PROBLEM –
Copy the stretch of the Rolling Stones concert report from "The veteran rockers" through "the black market.", putting "arena" in place of "stadium".

The Rolling Stones opened their first ever concert in mainland China on Saturday with the classic hit, "Start Me Up."

The veteran rockers played to a packed house at Shanghai's 8,000 seat indoor stadium, where the audience was overwhelmingly foreign.

There was little sign of the fan frenzy that has followed the band on other stops on their current "A Bigger Bang" tour, however, demand for tickets had driven up the price to 5,000 yuan (US$624) on the black market.

Chinese rock pioneer Cui Jian who was to perform with the band said before the concert the show was a "milestone" for him and all rock fans in China.

"It is a big moment, I will never forget this," said Cui, who's songs were anthems for student protesters in Beijing's Tiananmen Square in 1989.

In a reminder of the authoritarian communist government's cautious attitude toward the influence of western pop culture, The Stones were told not to perform five of their biggest hits because of suggestive lyrics.

"We kind of expected that. We didn't expect to come to China and not be censored," Jagger said at a news conference Friday marking the band's appearance in the mainland, the first in their 40-year career.

An original request to alter the song list was made ahead of the band's planned 2003 China concerts, but the concerts were canceled due to the outbreak of severe acute respiratory syndrome (SARS). Jagger said he'd hoped the request would be dropped, but "then it came back."

RECORDED DATA –
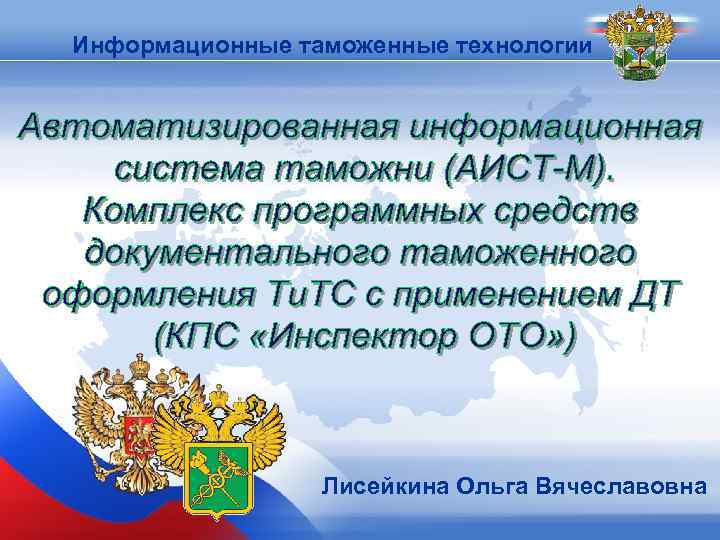 Информационные таможенные технологии

Автоматизированная информационная система таможни (АИСТ-М). Комплекс программных средств документального таможенного оформления ТиТС с применением ДТ (КПС «Инспектор ОТО»)

Лисейкина Ольга Вячеславовна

ANSWER BELOW –
The veteran rockers played to a packed house at Shanghai's 8,000 seat indoor arena, where the audience was overwhelmingly foreign.

There was little sign of the fan frenzy that has followed the band on other stops on their current "A Bigger Bang" tour, however, demand for tickets had driven up the price to 5,000 yuan (US$624) on the black market.